Given enough time, we could probably hold forth at at much more length about the remarks of Stephen Wuori and Thomas Hodge during their editorial board stops last week. Wuori’s attempt to waive away concerns about the transportation of dilbit, for instance, is ripe for some serious scrutiny, though we’ll just refer you to this recent piece by our friend Anthony Swift, which speaks almost directly to Wuori’s remark about tar sands and corrosiveness.
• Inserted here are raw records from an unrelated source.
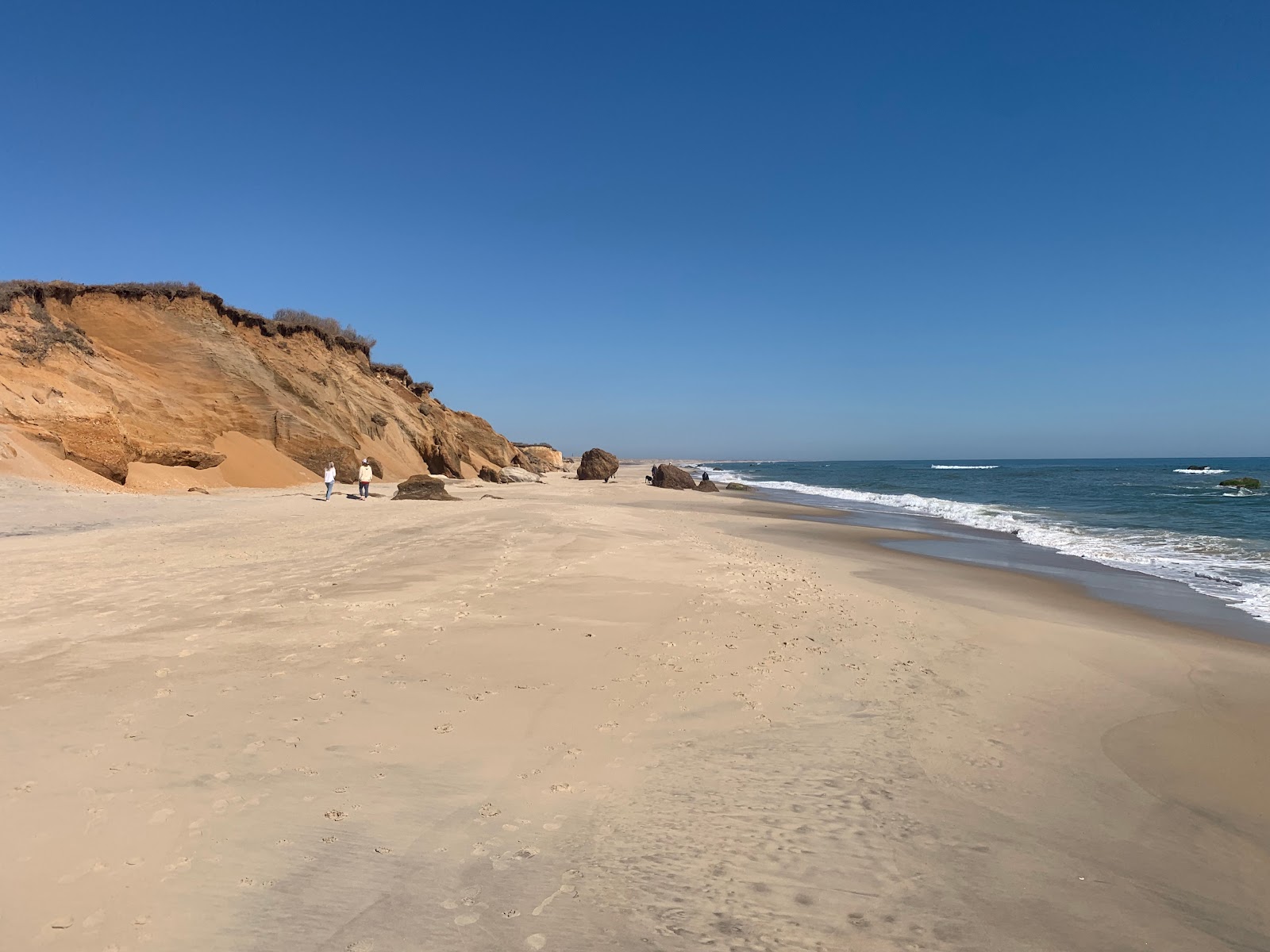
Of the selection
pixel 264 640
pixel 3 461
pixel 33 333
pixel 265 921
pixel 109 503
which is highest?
pixel 33 333

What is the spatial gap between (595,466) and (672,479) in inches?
376

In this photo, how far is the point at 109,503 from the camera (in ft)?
46.1

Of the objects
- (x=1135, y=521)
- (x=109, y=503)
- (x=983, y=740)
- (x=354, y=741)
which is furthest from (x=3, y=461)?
(x=1135, y=521)

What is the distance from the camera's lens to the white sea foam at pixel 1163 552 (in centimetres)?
1138

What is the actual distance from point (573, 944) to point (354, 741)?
2126mm

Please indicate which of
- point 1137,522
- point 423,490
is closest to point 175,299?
point 423,490

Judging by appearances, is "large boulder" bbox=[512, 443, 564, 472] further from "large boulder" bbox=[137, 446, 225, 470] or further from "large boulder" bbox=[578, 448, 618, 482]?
"large boulder" bbox=[137, 446, 225, 470]

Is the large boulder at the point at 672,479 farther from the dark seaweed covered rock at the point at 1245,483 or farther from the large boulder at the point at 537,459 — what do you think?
the dark seaweed covered rock at the point at 1245,483

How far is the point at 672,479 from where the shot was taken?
35.9 metres

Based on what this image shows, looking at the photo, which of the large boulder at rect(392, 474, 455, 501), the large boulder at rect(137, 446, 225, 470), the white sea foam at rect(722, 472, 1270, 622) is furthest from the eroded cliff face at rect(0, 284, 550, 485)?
the white sea foam at rect(722, 472, 1270, 622)

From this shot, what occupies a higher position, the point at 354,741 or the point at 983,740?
the point at 354,741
We’ll let the rest pass for now. But not without a brief final thought or two:

Firstly, we’ll echo a point our friend Beth Wallace made this week: if Wuori and Hodge were serious about addressing concerns citizens have had about this project and serious about having real conversations about Enbridge’s practices, they could have taken their road show down to the Pipeline Safety Trust conference in New Orleans last month and faced landowners, pipeline safety advocates, regulators, and some of their (more responsive) industry peers. But they did not. Instead, unlike almost every other company at the conference, Enbridge sent only a pack of PR sloganeers– a revealing fact, we think.

Secondly, while here in Michigan last week, they also could have taken the time to meet with some real landowners, rather than talking about the easily-dismissed imaginary ones they’ve conjured in their heads. We would have been more than happy to round up a whole bunch of decent people affected by this project for a sit-down conversation. But then Wuori and Hodge would not have been able to control the message the way could in their little newspaper meetings. They would have had to face some of the realities of how their company and its representatives have conducted themselves in Michigan since 2010. And that, we have said time and again, appears to be something Enbridge is completely– stubbornly, intractably, steadfastly– unwilling to do.